Schroder Investment Management introduced the fourth stage of a series of guaranteed fund offerings to Hong Kong investors earlier this week.

"Guaranteed funds have a genuine part to play in investment management," says James Campion, director and regional head of mutual funds. "We are trying to find a solution for savers concerned about falling interest rates. There are regular market cycles in the United Kingdom – there have been many recessions – and we have developed a sense for what investors are thinking."

Campion adds given the chaos following the terrorist attacks in America the day after the fund was launched, Schroders is allowing people who bought it to unsubscribe without penalty in the next few days.

Global interest rates, already low, may certainly fall further as the United States Federal Reserve Bank contemplates shoring confidence in the American economy and dollar. Low rates have already allowed fund houses in Hong Kong to raise record sizes of assets in guaranteed products this year.

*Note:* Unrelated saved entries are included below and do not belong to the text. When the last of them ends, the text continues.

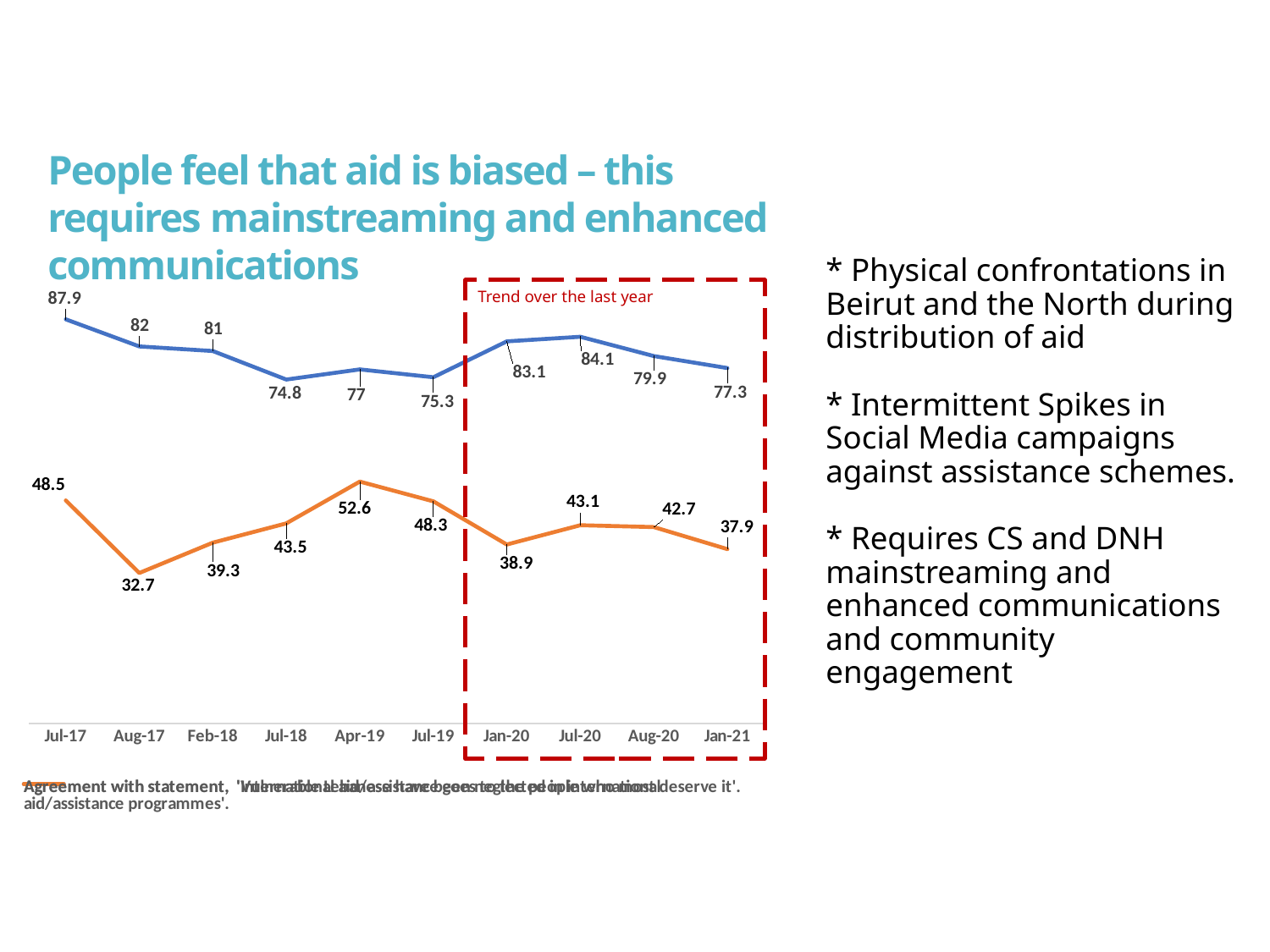
Which is larger for the orange line: the value at Jul-20 or the value at Jan-21? Jul-20 At which time point does the blue line reach its lowest value? Jul-18 What is the value of the orange line at Aug-17? 32.7 Does the orange line rise or fall between Aug-20 and Jan-21? fall What is the value of the orange line at Apr-19? 52.6 What is the value of the blue line at Jan-21? 77.3 How many time points are plotted along the x axis of the chart? 10 What is the difference between the blue line's value at Jul-17 and its value at Jan-21? 10.6 What label is written inside the red dashed box on the chart? Trend over the last year What is the value of the blue line at Jul-17? 87.9 What type of chart is shown on the slide? line chart At which time point does the orange line reach its highest value? Apr-19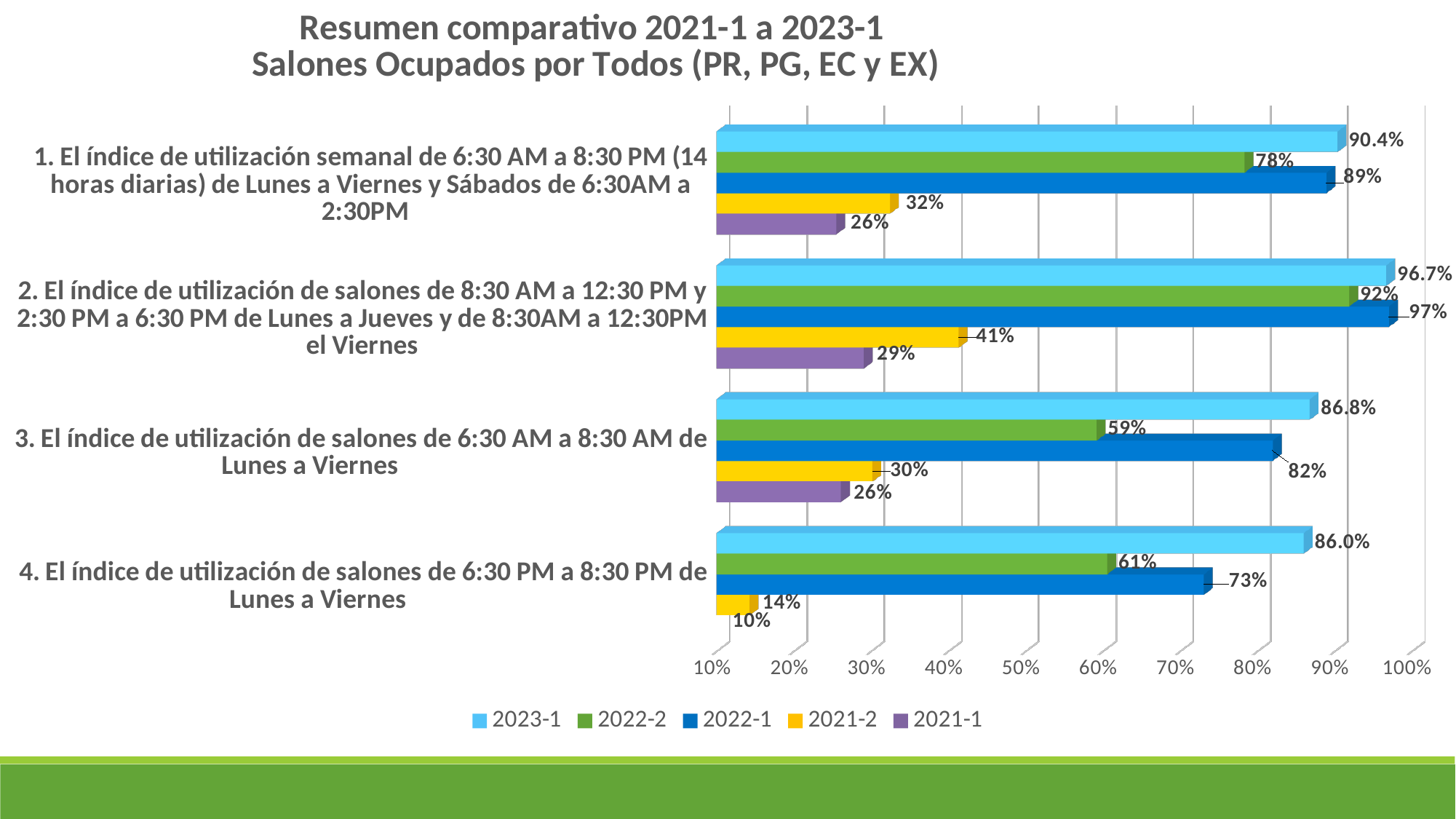
How many categories (numbered indices) are plotted on the chart? 4 What kind of chart is shown on the slide? bar chart Which category has the highest 2022-1 value? 2. El índice de utilización de salones de 8:30 AM a 12:30 PM y 2:30 PM a 6:30 PM de Lunes a Jueves y de 8:30AM a 12:30PM el Viernes What is the title of the chart? Resumen comparativo 2021-1 a 2023-1 Salones Ocupados por Todos (PR, PG, EC y EX) What is the 2021-1 value for category 4 (utilización de salones de 6:30 PM a 8:30 PM de Lunes a Viernes)? 10% For category 1 (utilización semanal de 6:30 AM a 8:30 PM), which is larger: the 2023-1 value or the 2022-1 value? 2023-1 What is the difference between the 2021-2 and 2021-1 values for category 2 (8:30 AM a 12:30 PM y 2:30 PM a 6:30 PM)? 12% What is the 2023-1 value for category 2 (utilización de salones de 8:30 AM a 12:30 PM y 2:30 PM a 6:30 PM)? 96.7% What is the 2022-2 value for category 3 (utilización de salones de 6:30 AM a 8:30 AM de Lunes a Viernes)? 59% What is the difference between the 2022-1 and 2022-2 values for category 3 (6:30 AM a 8:30 AM de Lunes a Viernes)? 23% Which category has the lowest 2021-2 value? 4. El índice de utilización de salones de 6:30 PM a 8:30 PM de Lunes a Viernes How many series does the legend list? 5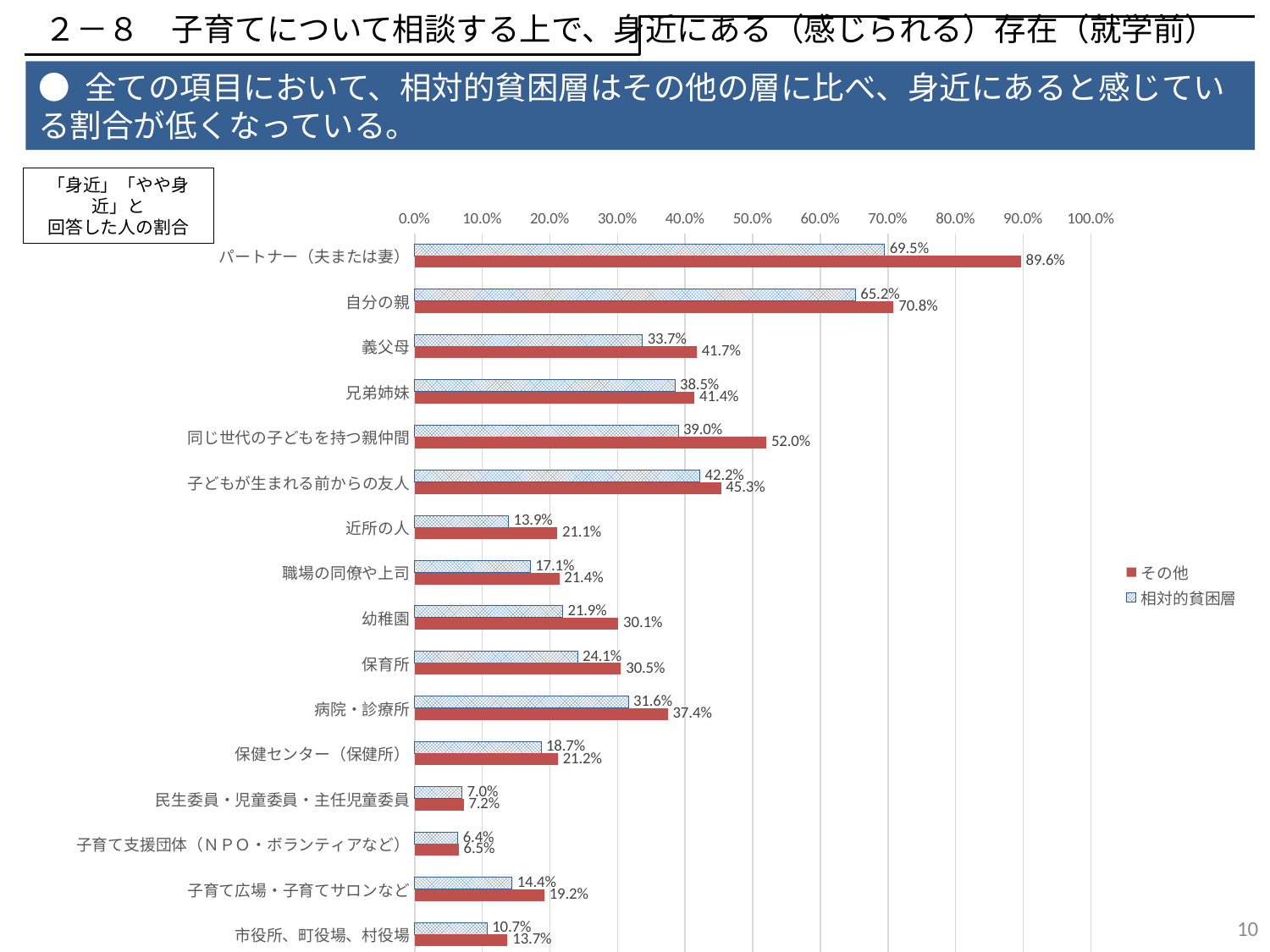
What is the difference between その他 and 相対的貧困層 for パートナー（夫または妻）? 20.1% What is the value for その他 for パートナー（夫または妻）? 89.6% How many series does the legend list? 2 What kind of chart is shown on the slide? Bar chart Which series is shown in red in the legend? その他 For 近所の人, which series has the larger value, その他 or 相対的貧困層? その他 Which category has the lowest value for 相対的貧困層? 子育て支援団体（ＮＰＯ・ボランティアなど） What is the value for 相対的貧困層 for 同じ世代の子どもを持つ親仲間? 39.0% Which category has the highest value for その他? パートナー（夫または妻） What is the difference between その他 and 相対的貧困層 for 幼稚園? 8.2% What is the value for 相対的貧困層 for 病院・診療所? 31.6% How many categories are shown on the chart? 16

Campion notes, however, that Schroders had capped its previously three guaranteed offerings. "We have been trying to get a sense of what demand is like," he says. The first $123 million fund's underlying assets comprised European equities and emerging-market debt, while the subsequent two (one $151 million, the other $300 million) looked at global technology stocks.

This latest offering, which aims to raise another $300 million, provides exposure to global equities, with 40% in the United States and 30% each in Europe and Asia. It will be managed by Schroders' structured investment team in London.

The average participation rate of the first three funds is 35%. About 90% of the assets are invested in bonds, the remainder in options designed to enhance the value of the underlying security. The participation rate for the fourth fund will be known after subscriptions close on 12 October. There is no redemption or front-end load; management fees have not been finalized but will be in the range of 1.70-1.85%.